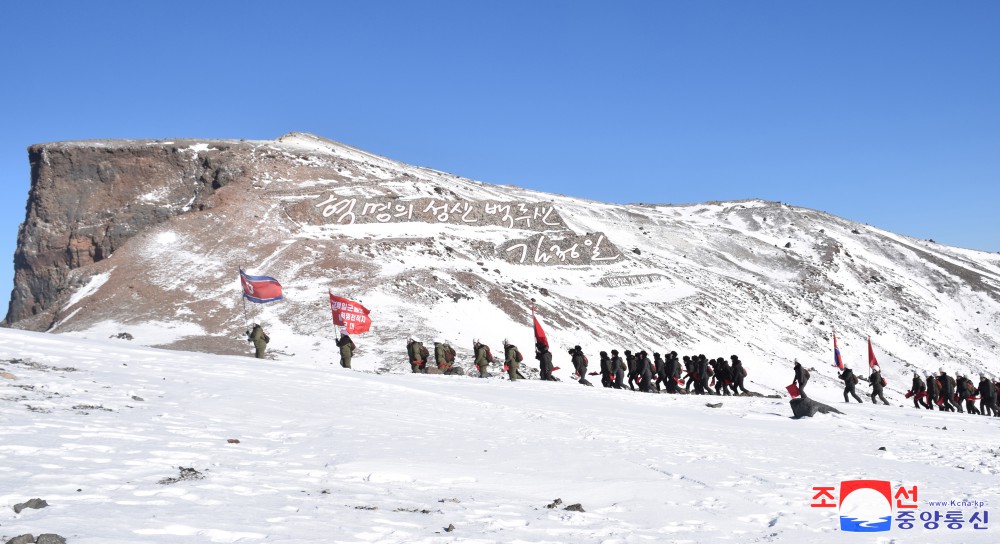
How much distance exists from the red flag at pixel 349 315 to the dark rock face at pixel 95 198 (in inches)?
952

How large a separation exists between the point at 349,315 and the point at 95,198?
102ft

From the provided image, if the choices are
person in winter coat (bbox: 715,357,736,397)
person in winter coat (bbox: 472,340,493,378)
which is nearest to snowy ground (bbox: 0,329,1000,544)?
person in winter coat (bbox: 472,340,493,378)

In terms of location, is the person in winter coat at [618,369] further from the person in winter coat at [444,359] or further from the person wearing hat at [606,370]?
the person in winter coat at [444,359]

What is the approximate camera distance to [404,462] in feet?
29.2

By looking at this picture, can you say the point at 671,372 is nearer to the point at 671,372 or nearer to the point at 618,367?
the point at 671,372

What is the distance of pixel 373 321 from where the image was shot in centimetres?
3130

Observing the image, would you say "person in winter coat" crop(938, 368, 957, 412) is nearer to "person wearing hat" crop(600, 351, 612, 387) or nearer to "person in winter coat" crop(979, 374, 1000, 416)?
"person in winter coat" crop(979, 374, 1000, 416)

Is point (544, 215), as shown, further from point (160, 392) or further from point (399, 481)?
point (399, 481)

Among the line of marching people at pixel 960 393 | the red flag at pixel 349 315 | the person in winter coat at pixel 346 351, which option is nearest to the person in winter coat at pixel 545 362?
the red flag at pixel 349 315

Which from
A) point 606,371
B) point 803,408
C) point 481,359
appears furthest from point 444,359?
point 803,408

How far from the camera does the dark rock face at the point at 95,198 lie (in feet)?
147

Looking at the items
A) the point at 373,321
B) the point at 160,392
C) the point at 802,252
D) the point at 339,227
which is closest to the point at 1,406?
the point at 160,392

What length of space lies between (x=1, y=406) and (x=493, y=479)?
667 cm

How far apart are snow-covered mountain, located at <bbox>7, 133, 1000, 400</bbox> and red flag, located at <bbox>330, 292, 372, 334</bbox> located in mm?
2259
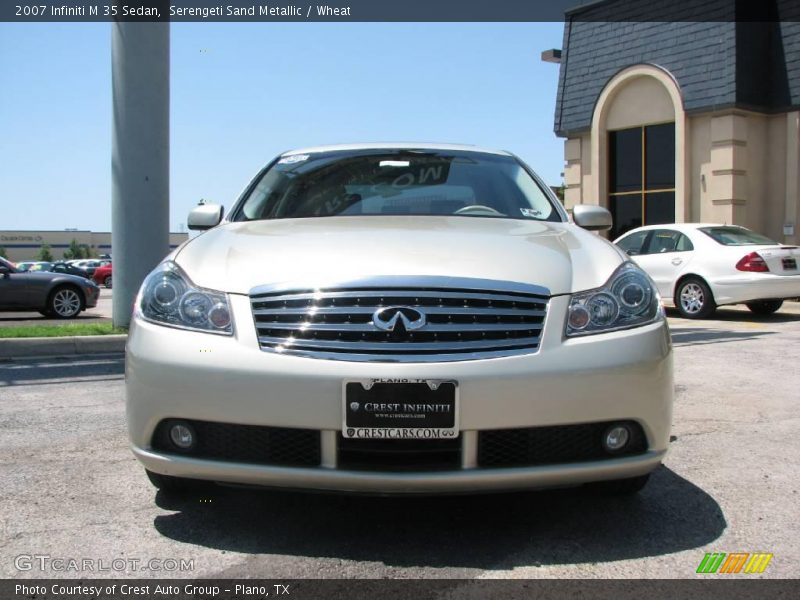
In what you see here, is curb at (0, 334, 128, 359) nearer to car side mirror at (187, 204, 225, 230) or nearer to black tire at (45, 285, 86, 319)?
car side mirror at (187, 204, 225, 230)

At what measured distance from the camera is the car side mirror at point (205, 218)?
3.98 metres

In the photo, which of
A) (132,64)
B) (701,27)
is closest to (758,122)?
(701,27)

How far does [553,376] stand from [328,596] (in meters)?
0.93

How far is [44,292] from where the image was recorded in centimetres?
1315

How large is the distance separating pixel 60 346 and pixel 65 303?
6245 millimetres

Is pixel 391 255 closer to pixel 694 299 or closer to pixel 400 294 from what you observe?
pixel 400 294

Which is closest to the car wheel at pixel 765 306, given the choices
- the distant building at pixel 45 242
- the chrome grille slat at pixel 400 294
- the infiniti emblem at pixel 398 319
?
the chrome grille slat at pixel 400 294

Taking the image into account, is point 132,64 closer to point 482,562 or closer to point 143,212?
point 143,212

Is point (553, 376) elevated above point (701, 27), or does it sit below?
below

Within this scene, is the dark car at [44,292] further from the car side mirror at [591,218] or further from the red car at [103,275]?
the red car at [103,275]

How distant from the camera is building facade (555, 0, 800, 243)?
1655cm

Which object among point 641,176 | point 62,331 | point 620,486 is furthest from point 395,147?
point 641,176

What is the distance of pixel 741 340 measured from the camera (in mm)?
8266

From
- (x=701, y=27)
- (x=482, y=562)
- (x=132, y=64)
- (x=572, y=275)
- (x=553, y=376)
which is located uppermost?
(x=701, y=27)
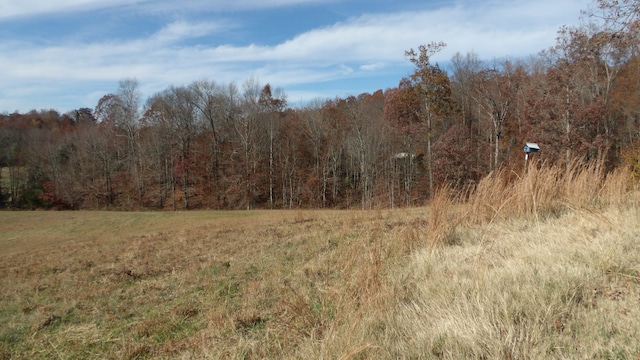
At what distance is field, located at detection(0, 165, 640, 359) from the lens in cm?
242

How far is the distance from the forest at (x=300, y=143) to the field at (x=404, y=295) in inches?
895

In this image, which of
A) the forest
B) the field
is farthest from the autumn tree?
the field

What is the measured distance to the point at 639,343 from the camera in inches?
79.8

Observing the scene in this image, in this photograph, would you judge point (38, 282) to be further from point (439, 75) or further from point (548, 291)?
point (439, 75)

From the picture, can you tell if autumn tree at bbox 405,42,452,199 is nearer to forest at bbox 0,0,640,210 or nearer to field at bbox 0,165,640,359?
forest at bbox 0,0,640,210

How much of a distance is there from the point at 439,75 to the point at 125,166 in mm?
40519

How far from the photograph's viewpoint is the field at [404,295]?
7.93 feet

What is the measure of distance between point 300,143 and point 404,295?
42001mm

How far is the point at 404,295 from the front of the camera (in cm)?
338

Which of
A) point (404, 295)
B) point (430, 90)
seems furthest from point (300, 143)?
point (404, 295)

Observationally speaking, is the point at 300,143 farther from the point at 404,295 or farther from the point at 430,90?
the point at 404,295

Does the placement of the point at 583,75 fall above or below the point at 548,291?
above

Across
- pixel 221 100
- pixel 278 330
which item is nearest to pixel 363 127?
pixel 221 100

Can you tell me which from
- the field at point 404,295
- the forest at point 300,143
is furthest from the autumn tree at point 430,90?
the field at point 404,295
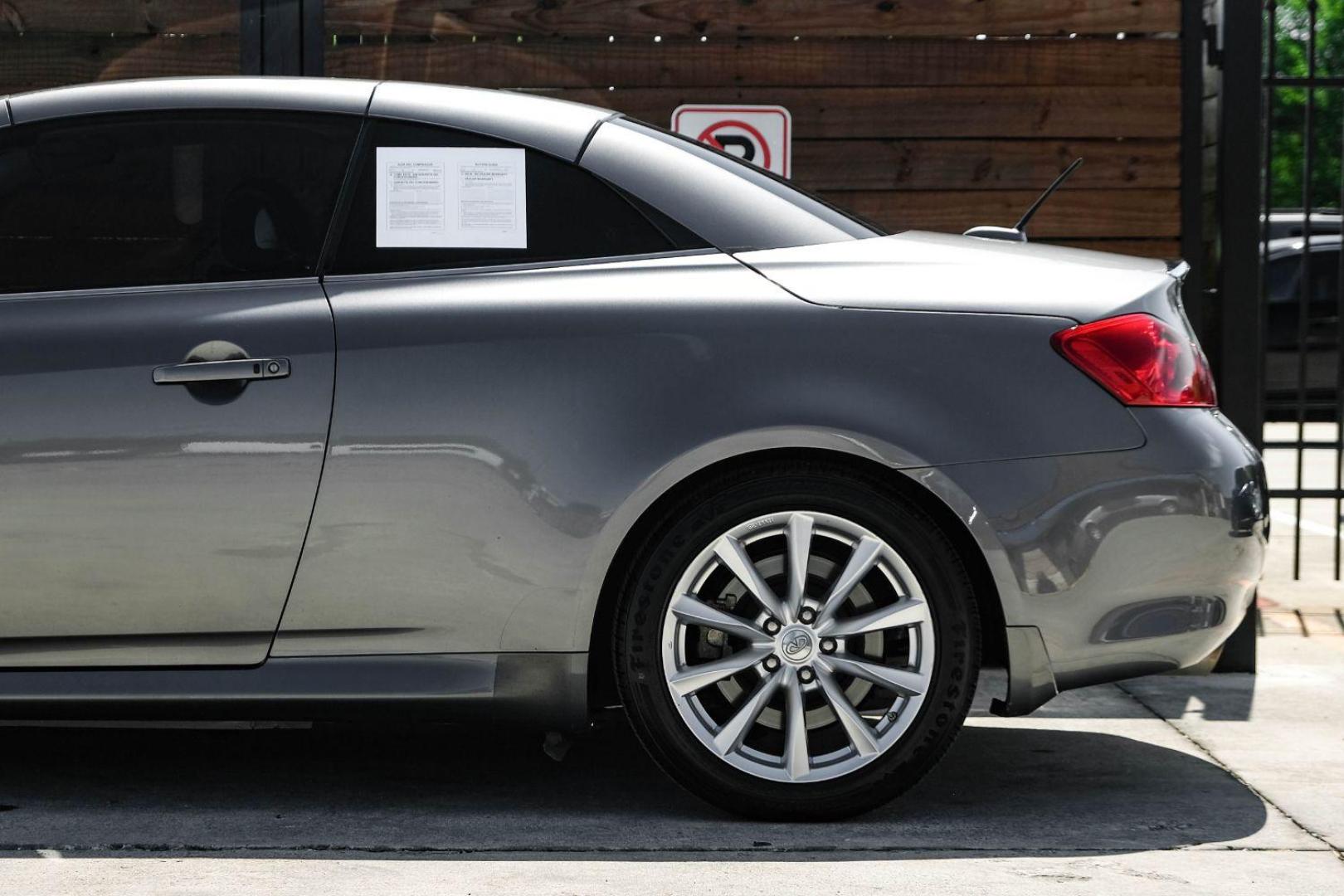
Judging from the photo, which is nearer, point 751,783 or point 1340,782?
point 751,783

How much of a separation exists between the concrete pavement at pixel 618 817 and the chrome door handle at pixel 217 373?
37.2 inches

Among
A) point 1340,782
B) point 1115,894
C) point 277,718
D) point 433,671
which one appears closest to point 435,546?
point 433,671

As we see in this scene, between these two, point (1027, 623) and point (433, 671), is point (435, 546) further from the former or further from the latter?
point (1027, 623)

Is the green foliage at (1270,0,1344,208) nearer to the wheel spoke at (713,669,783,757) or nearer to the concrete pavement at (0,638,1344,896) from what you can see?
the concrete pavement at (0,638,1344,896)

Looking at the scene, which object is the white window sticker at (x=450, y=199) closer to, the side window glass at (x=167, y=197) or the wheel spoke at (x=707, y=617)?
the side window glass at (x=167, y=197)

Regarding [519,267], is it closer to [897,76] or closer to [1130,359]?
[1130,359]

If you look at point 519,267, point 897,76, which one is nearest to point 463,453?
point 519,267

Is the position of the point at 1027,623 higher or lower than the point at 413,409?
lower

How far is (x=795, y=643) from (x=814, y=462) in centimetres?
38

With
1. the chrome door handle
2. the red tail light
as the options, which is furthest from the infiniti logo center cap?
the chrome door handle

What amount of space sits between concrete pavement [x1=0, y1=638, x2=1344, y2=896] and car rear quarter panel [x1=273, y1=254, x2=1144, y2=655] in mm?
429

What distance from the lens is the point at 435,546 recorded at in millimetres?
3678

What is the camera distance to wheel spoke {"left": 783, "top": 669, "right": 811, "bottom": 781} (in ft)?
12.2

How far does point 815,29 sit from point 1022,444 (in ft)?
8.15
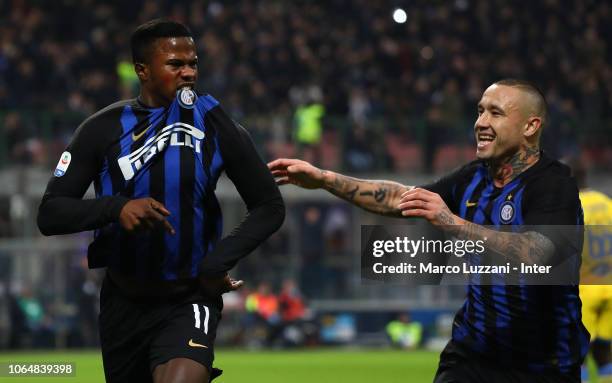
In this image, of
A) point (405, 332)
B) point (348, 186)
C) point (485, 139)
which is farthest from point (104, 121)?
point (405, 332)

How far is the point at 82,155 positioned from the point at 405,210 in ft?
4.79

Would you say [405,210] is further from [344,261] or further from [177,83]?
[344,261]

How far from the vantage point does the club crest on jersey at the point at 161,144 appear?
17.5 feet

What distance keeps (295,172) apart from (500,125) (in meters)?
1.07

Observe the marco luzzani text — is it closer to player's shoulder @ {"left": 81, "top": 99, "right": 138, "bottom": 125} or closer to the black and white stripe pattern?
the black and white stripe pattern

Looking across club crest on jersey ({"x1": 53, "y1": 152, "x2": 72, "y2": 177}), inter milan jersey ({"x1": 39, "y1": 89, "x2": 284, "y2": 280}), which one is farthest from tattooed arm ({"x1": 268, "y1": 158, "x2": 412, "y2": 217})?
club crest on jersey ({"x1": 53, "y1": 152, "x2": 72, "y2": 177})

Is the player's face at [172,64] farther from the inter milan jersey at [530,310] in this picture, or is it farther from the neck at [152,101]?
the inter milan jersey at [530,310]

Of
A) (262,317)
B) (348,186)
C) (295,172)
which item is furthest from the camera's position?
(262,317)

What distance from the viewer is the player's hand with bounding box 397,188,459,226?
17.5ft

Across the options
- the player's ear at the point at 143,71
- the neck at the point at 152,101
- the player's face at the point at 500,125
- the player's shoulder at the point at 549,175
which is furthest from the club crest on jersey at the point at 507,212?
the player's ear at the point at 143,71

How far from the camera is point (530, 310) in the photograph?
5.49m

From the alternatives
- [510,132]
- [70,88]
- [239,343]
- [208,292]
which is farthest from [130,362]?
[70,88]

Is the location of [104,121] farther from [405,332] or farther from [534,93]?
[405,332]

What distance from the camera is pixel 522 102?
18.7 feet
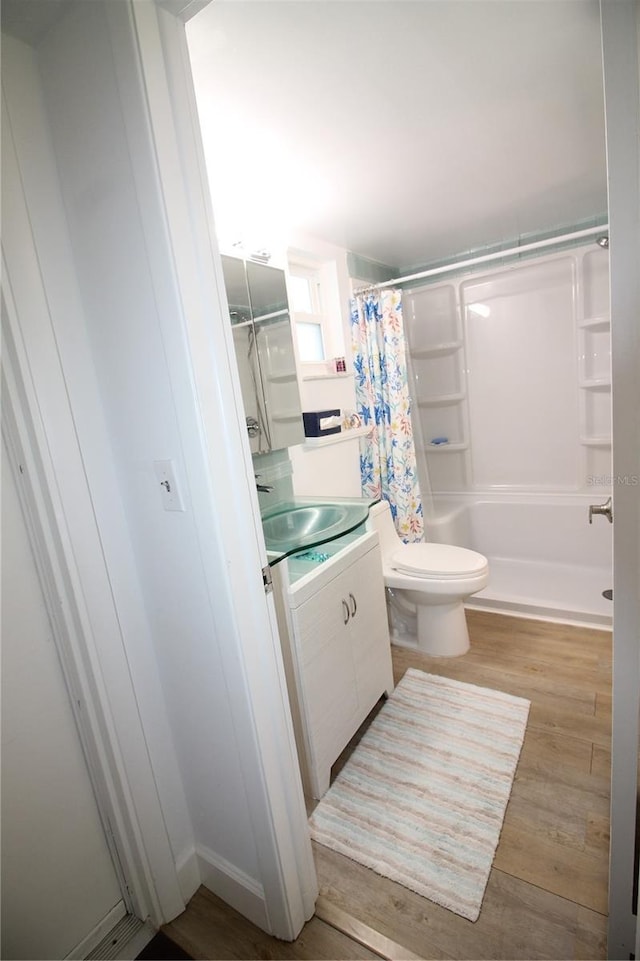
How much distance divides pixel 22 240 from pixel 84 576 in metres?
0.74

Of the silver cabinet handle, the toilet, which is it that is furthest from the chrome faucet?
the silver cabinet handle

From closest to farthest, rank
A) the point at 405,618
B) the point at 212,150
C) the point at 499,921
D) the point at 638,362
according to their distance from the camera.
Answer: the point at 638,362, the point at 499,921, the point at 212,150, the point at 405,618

........

Task to complete => Copy everything from the line containing "Of the silver" down to the end of the records, reproducing each line without change.

The output =>
Of the silver cabinet handle, the toilet, which is it that is furthest from the chrome faucet?
the silver cabinet handle

From closest to farthest, rank
A) the point at 405,618
B) the point at 212,150
C) the point at 499,921
D) the point at 638,362
according to their distance from the camera.
Answer: the point at 638,362, the point at 499,921, the point at 212,150, the point at 405,618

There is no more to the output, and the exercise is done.